Julia will be flying in at the end of the week for the ceremony. Classes are keeping her stateside, but she's ditching one day just so she can stay longer and spend time with me. Believe me, I fully intend to keep her occupied.

I can't wait to hold her. Absence may make the heart grow fonder, but in this case, it's got a chokehold. I never thought I would miss anyone this much. As if our first week apart wasn't any indication!

I can't believe I've fallen in love so hard. I never thought I would after Mizuki. Especially with Julia!

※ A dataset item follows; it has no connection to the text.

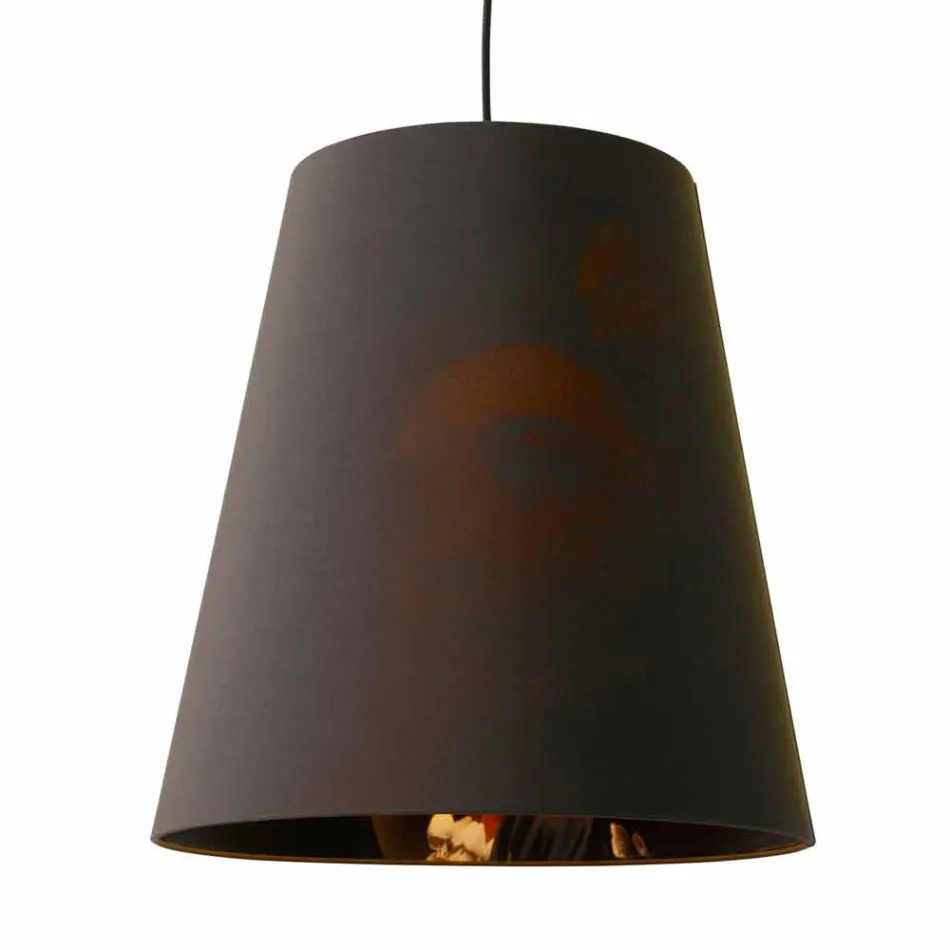 Lampe suspendue en lin anthracite avec impression de design interne 2 tailles - Bramosia Viadurini
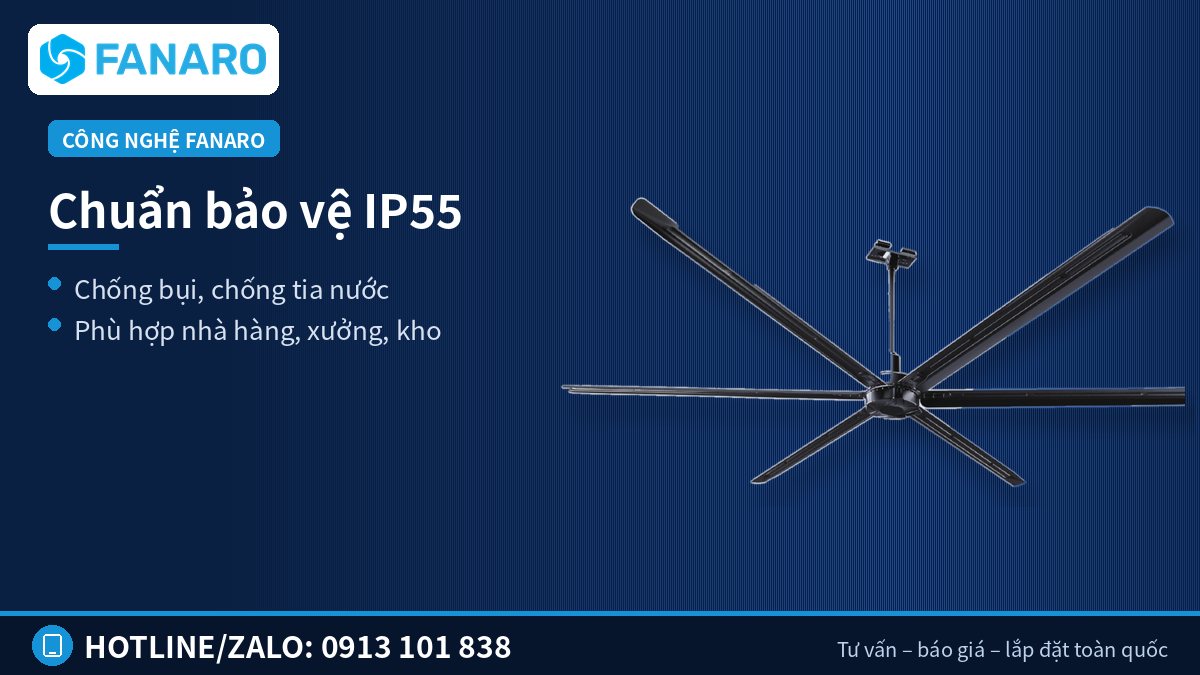Chuẩn IP55 của quạt trần FNR – thông số nhà thầu M&E cần ghi trong hồ sơ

I suppose things do change.

The past year has had a lot of ups and downs. Not physically being with Julia is taking a toll. She feels the same way. School's also got both of us hitting books and writing papers. The hardships...I wouldn't trade them. A computer is no substitute for my girl, but if that's all I can have right now, I will forever cherish it.

Then make her pay for it later.

I want her with me. Is that too much to hope for?

To cheer me up, she's promised me a surprise. "You'll have to wait until after the wedding," she said. I could hear the smile in her voice. Could hear the promise of something very naughty.

GAH! Now I'm going to need another cold shower. Dammit!